WHAT IS ASKED =>
Reproduce the items without change, beginning with the line that contains "Visually, which is" and ending with the line that contains "What distance from", both of those lines included.
## START
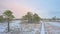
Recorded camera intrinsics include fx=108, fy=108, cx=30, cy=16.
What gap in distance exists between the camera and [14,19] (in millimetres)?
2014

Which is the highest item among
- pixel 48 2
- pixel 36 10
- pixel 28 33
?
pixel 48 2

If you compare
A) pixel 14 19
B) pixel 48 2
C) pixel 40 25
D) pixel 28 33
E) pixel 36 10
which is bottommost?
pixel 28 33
## END
## START
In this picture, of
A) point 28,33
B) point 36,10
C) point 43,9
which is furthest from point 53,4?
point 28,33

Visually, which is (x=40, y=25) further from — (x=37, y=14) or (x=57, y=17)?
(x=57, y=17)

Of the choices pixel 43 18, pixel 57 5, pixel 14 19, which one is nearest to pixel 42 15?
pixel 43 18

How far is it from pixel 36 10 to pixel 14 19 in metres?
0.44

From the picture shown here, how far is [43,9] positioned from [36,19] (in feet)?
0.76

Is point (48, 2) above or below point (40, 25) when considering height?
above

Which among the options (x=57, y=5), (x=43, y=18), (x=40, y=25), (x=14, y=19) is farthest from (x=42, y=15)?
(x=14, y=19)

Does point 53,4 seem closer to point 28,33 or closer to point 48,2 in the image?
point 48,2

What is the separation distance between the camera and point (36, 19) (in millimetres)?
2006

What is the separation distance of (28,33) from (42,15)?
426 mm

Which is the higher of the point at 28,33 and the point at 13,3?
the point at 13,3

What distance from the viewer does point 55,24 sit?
## END
ANSWER TO THE TASK =>
Visually, which is (x=40, y=25) further from — (x=37, y=14) or (x=57, y=17)?
(x=57, y=17)

Of the choices pixel 43 18, pixel 57 5, pixel 14 19, which one is nearest to pixel 42 15?
pixel 43 18

How far is it from pixel 36 10 to pixel 14 19 in metres?
0.44

From the picture shown here, how far is [43,9] positioned from [36,19] (in feet)?
0.76

Is point (48, 2) above or below point (40, 25) when considering height?
above

Which among the options (x=57, y=5), (x=43, y=18), (x=40, y=25), (x=14, y=19) is farthest from (x=42, y=15)?
(x=14, y=19)

Does point 53,4 seem closer to point 28,33 or closer to point 48,2 in the image?
point 48,2

What is the separation distance between the camera and point (36, 19) (in millimetres)?
2006

What is the separation distance of (28,33) from (42,15)?
426 mm

Which is the higher of the point at 28,33 and the point at 13,3?
the point at 13,3

What distance from the viewer does point 55,24 sit?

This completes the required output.